Excerpt to read
----------

This morning I woke up seeing clear results and in fact, results that made history. Tammy Baldwin made history twice becoming the first openly gay politician, and the first Wisconsin woman to be elected to the U.S. Senate. Two states, Colorado and Washington also legalized the recreational use of marijuana. Also, an understated vote took place win Puerto Rico yesterday where nearly 80 percent of the population voted and 54 percent of the voters said they wanted to become the 51st state of the United States. The 2012 elections were not only about the Presidential race, something I feel many people forget. 
In my opinion, it doesn't matter who you vote for or what you voted for, if our opinions are the same that makes a conversation over politics that much easier, if not that is OK with me since I don't enjoy talking about politics anyhow. To each their own. The only request I make is that if you chose not to exercise your right to vote and are going to rejoice or complain about the results being released I think you may need to reevaluate whether you should be since you didn't put your vote to use.  If you want change you have to make it happen.

----------

Information shown
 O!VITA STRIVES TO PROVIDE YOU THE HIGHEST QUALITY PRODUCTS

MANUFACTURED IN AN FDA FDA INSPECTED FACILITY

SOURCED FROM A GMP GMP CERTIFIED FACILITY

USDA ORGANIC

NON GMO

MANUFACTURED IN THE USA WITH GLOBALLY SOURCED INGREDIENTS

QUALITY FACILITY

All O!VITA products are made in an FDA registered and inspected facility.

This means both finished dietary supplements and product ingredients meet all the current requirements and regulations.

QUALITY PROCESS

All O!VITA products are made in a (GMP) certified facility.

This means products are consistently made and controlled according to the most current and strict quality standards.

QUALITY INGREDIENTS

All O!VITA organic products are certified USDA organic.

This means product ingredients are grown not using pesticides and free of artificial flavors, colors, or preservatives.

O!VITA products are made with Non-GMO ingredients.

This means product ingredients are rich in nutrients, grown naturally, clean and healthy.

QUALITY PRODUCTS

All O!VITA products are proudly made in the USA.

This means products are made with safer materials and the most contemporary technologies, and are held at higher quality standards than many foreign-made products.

----------

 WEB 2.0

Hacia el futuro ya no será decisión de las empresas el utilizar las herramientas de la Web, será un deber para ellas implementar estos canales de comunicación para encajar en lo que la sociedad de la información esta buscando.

----------

Task statement
Continue the post on the 2012 election results, beginning right after its last sentence.

Response area
Today I watched President Barack Obama's acceptance speech, regardless if it would have been him or Romney, hearing these words made me feel as if my voice can be heard and that there is hope. Especially for Puerto Rico, I would like to go there without the hassle of a passport. 

"Whether I have earned your vote or not, I have listened to you. I have learned from you, and you have made me a better president. With your stories and your struggles I return to the White House more determined and more inspired than ever for the work there is to do that lays ahead. " - Barack Obama, Nov. 7, 2012.